The second critical fix, CVE-2026-34260, concerns S/4HANA and allows actors with basic privileges to perform low-complexity SQL injection attacks. SAP's advisory says the application concatenates malicious user input directly into SQL queries without proper validation or sanitization, passing those queries to the underlying database. Upon successful exploitation, an attacker may gain unauthorized access to sensitive database information and could potentially crash the application. SAP rates the vulnerability as having a high impact on confidentiality and availability while integrity remains unaffected.

May 2026 advisory: breadth of fixes and severity mix

In total, SAP's May 2026 security update addresses 15 vulnerabilities across multiple products. Besides the two critical flaws, the advisory lists one high-severity issue and 11 medium-severity issues. The medium- and high-severity fixes cover a range of weaknesses including command injection, missing authorization checks, cross-site scripting (XSS), cross-site request forgery (CSRF), and denial-of-service (DoS).

SAP notes it has not found evidence that any of the vulnerabilities patched in this update were exploited in the wild. The advisory sits against a recent backdrop in which the U.S. Cybersecurity and Infrastructure Security Agency (CISA) has added 14 SAP security flaws to its Known Exploited Vulnerabilities catalog in recent years, including two that were abused in ransomware attacks.
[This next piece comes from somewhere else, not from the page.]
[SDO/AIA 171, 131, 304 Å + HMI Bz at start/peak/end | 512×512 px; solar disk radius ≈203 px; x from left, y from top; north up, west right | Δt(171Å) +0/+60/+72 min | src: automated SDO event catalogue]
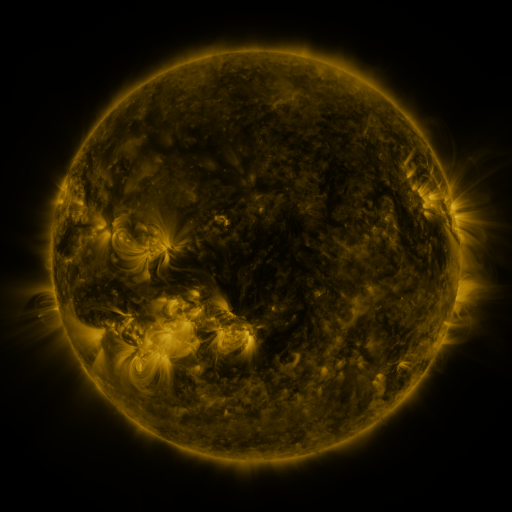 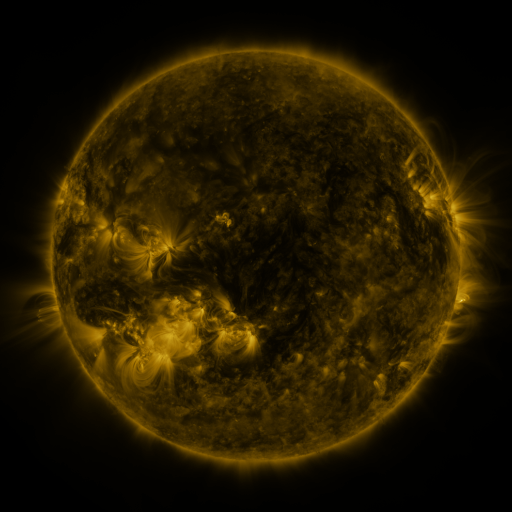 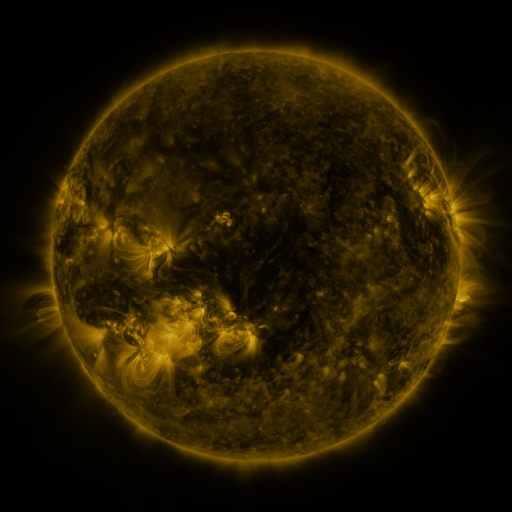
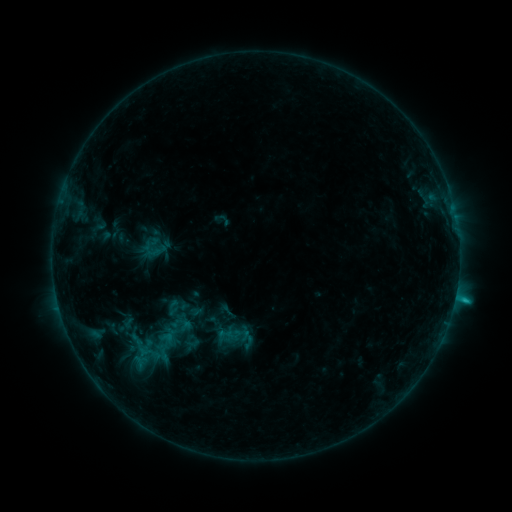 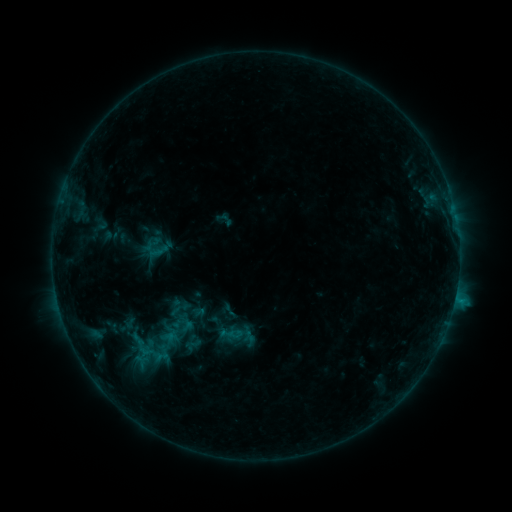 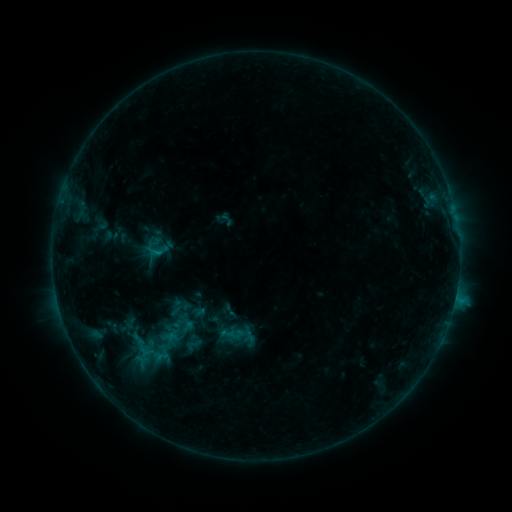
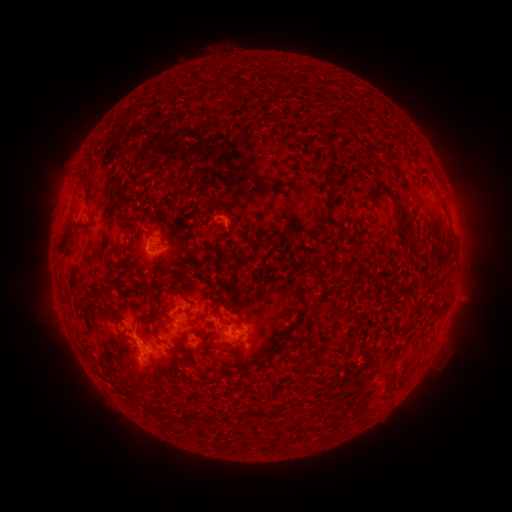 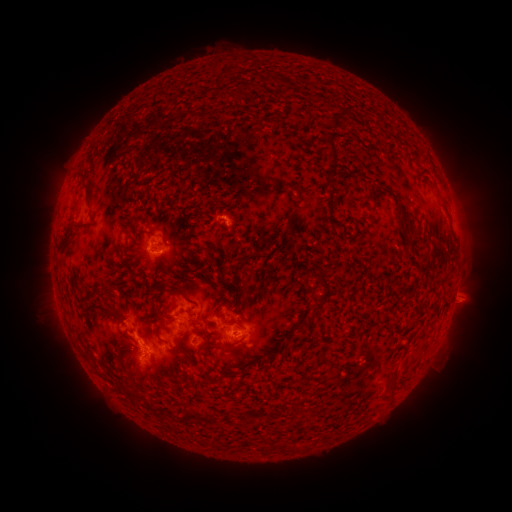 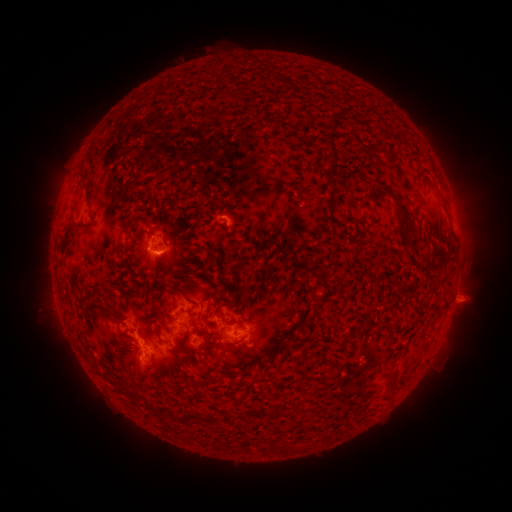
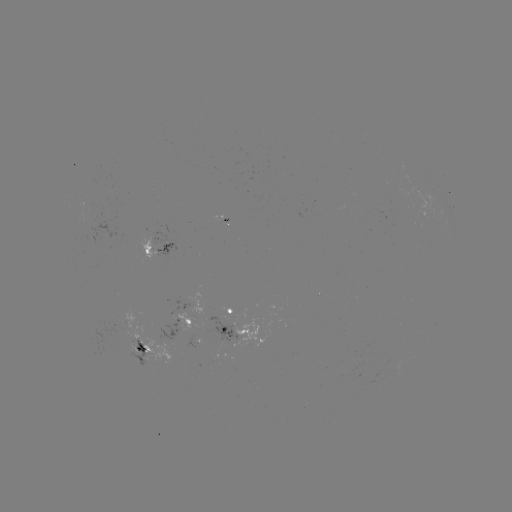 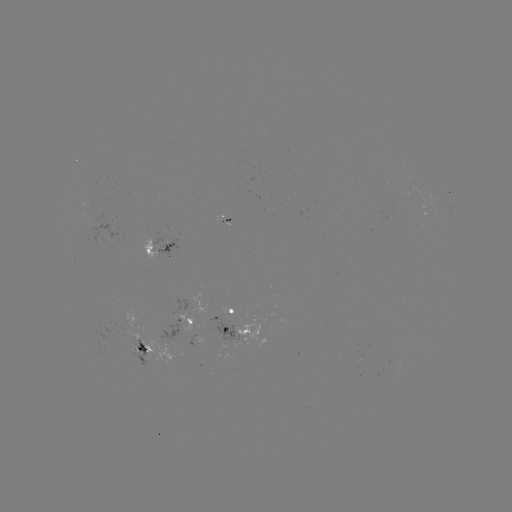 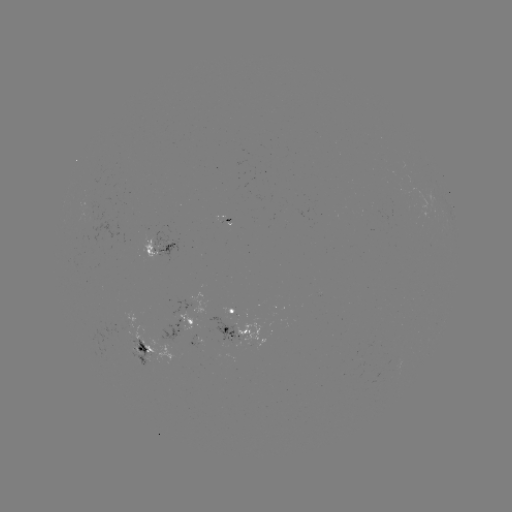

Security teams, procurement leaders, and developers: immediate actions and concerns

  • Security teams: The advisory identifies attack paths that range from unauthenticated remote code execution to privilege‑escalating SQL injection. Teams running Commerce Cloud or S/4HANA should prioritize the critical patches and validate that Spring Security configurations and input validation controls have been corrected as SAP describes.
  • Procurement leaders and affected enterprises: SAP serves 99 of the 100 largest companies worldwide and reported total revenues exceeding €36 billion in fiscal year 2025; the scale amplifies operational risk if high-impact flaws go unpatched. Procurement and risk teams should confirm patching timelines with SAP product owners and demand evidence of remediation in hosted or managed environments.
  • Developers: The advisory comes after a recent supply-chain compromise in which multiple official SAP npm packages were compromised to steal credentials and authentication tokens from developers' systems. Development teams must validate dependencies, rotate credentials where packages were used, and follow the updated SAP guidance on safe package usage.

Closing observation

SAP's May 2026 patches close two critical doors—one that let unauthenticated actors write and execute server-side code, the other that let low-privilege actors inject SQL—but they arrive into a large, interconnected customer base and a recent history of supply‑chain and exploited SAP flaws cataloged by CISA. SAP reports no evidence of in-the-wild exploitation for these particular fixes; nonetheless, the combination of critical remote code execution and exploitable SQL injection in core enterprise platforms underscores why rapid patching, verification of configuration changes, and scrutiny of developer-facing packages will matter in the weeks ahead.